> [Письменные задания]:
1. Ответьте на вопросы по фрагменту о мудрости:
(a) Какой актёр назван в примере вопроса викторины?
(b) Как называется любовь к пониманию сущности мироустроения?
(c) Кто, согласно фрагменту, не может быть философами?
2. Перепишите часть фрагмента о мудрости, начиная со слов «Толстой сказал об» и продолжая до слов «степени становятся философами.», поменяв «Толстой» на «Лев Толстой».

> [Фрагмент документа]:
——
Мудрость – это и не багаж знаний, не эрудиция. По телевидению часто показывают различные викторины, конкурсы всезнаек, которые могут сразу ответить на самый хитрый вопрос, например: в каком фильме Антониони впервые играл Ален Делон? Удивляясь человеку, который знает такую чепуху, не видишь в нём ничего такого, что можно назвать мудростью: ведь истинному мудрецу глубоко безразлично, какой лицедей изображал такого-то героя, – у него на уме совсем другое. Его интересуют не частности, а мир в целом, принципы, которые лежат в основе его функционирования. Он размышляет над тем, что есть окружающая нас действительность и как нужно к ней приспосабливаться. А для ответа на эти вопросы он ищет внутреннего смысла внешних явлений, сущности вещей, цели своего существования. Иными словами, мудрость есть понимание и чувствование сущности мироустроения и вытекающее из этого умение в него вписаться. Любовь к такому пониманию и есть философия.

Толстой сказал об этом так:

«Философия, в личном смысле, есть знание, дающее наилучшие возможные ответы на вопросы о значении человеческой жизни и смерти».

Как формируется это личное знание? Конечно, из жизненного опыта, из наблюдений – поэтому ни дети, ни поверхностные эрудиты, превращающие свою память в склад не связанных между собой фактов, не могут быть философами. Большинство же людей с возрастом в той или иной степени становятся философами.
——
> [Исходные материалы]:
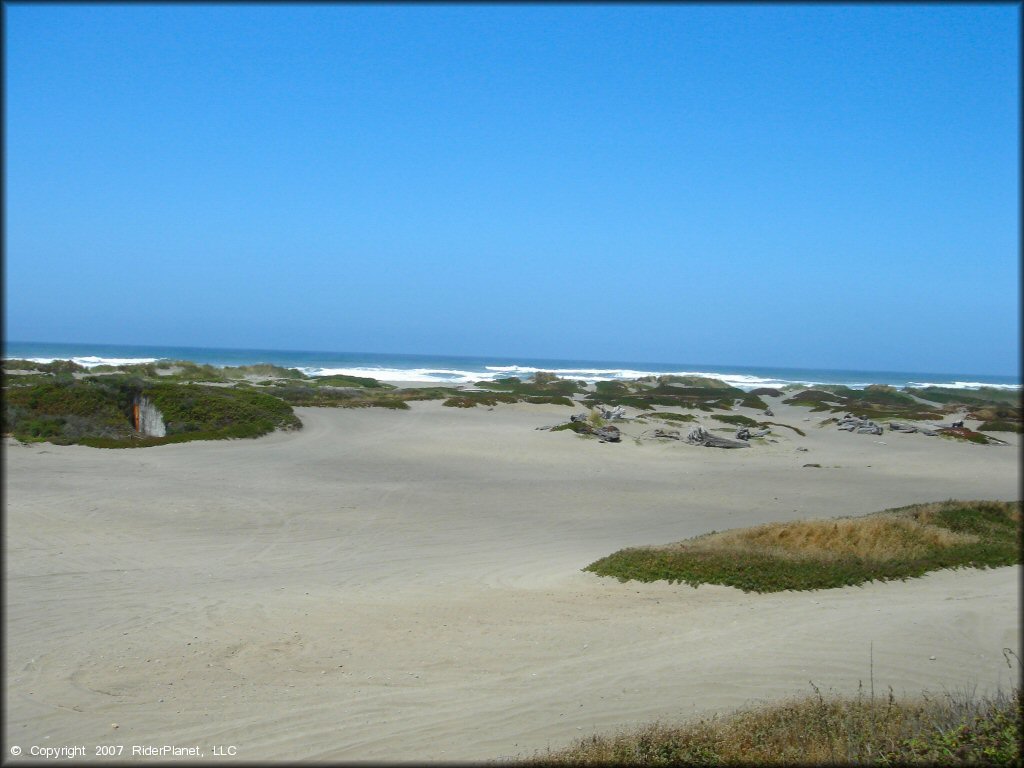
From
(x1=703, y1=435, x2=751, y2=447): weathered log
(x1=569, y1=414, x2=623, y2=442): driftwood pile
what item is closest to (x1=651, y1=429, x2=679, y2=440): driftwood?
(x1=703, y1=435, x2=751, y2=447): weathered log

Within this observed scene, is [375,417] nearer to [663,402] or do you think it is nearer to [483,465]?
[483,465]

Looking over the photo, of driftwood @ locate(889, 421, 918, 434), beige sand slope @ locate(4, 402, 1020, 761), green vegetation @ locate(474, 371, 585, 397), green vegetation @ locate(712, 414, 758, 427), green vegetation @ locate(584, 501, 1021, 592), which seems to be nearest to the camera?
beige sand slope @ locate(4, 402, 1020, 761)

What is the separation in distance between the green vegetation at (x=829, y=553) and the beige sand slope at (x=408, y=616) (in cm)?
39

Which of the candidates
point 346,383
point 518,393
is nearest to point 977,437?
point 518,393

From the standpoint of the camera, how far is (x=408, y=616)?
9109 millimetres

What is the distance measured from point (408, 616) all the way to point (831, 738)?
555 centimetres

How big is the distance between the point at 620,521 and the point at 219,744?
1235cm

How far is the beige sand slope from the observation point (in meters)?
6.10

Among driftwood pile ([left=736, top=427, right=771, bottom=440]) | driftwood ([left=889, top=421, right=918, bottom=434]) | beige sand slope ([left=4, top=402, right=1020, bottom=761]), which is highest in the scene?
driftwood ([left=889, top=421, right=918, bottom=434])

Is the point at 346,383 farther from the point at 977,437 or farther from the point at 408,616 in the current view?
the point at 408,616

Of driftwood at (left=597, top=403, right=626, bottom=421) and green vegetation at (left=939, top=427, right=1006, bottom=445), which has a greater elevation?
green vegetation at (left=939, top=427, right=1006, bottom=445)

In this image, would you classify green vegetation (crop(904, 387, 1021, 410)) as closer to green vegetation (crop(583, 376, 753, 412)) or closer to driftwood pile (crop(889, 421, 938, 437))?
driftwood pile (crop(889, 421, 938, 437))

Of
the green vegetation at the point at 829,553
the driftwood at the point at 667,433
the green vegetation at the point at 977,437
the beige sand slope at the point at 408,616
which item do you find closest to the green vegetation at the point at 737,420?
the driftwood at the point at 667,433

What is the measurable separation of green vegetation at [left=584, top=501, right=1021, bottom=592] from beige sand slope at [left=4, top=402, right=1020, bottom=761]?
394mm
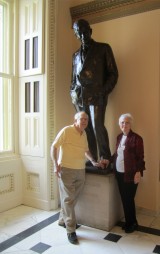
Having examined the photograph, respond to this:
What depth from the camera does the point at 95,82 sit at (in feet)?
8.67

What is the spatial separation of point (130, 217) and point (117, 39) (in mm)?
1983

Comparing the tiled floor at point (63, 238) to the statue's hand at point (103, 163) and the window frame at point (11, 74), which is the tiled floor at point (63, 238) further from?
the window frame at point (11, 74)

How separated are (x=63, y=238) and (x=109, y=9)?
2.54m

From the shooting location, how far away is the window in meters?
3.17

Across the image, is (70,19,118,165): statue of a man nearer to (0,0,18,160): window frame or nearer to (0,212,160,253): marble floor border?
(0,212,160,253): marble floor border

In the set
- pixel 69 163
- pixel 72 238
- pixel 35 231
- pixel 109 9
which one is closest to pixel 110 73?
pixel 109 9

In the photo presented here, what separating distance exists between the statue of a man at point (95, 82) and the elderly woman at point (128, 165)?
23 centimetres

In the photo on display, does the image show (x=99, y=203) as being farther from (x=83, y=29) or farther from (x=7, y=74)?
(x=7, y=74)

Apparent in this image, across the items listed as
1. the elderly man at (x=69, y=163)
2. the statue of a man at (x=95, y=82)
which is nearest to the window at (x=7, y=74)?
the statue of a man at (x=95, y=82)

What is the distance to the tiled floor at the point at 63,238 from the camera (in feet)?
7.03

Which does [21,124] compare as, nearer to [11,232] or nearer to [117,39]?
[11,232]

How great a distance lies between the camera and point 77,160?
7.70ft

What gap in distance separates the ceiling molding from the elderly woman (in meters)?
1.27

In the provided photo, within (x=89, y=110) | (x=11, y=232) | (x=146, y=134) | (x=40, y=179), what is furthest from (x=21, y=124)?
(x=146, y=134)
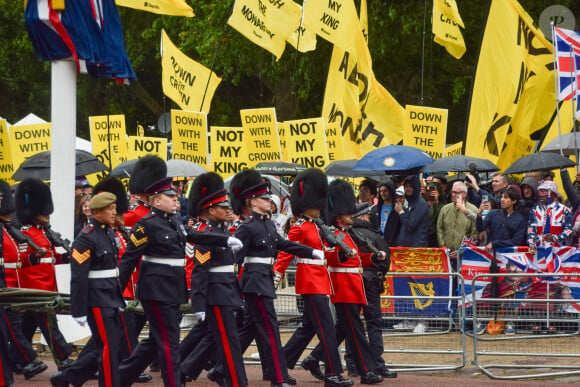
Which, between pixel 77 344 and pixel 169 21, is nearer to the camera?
——
> [Решения задач]:
1.
(a) Ален Делон.
(b) Философия.
(c) Дети и поверхностные эрудиты, превращающие свою память в склад не связанных между собой фактов.

2.
Лев Толстой сказал об этом так:

«Философия, в личном смысле, есть знание, дающее наилучшие возможные ответы на вопросы о значении человеческой жизни и смерти».

Как формируется это личное знание? Конечно, из жизненного опыта, из наблюдений – поэтому ни дети, ни поверхностные эрудиты, превращающие свою память в склад не связанных между собой фактов, не могут быть философами. Большинство же людей с возрастом в той или иной степени становятся философами.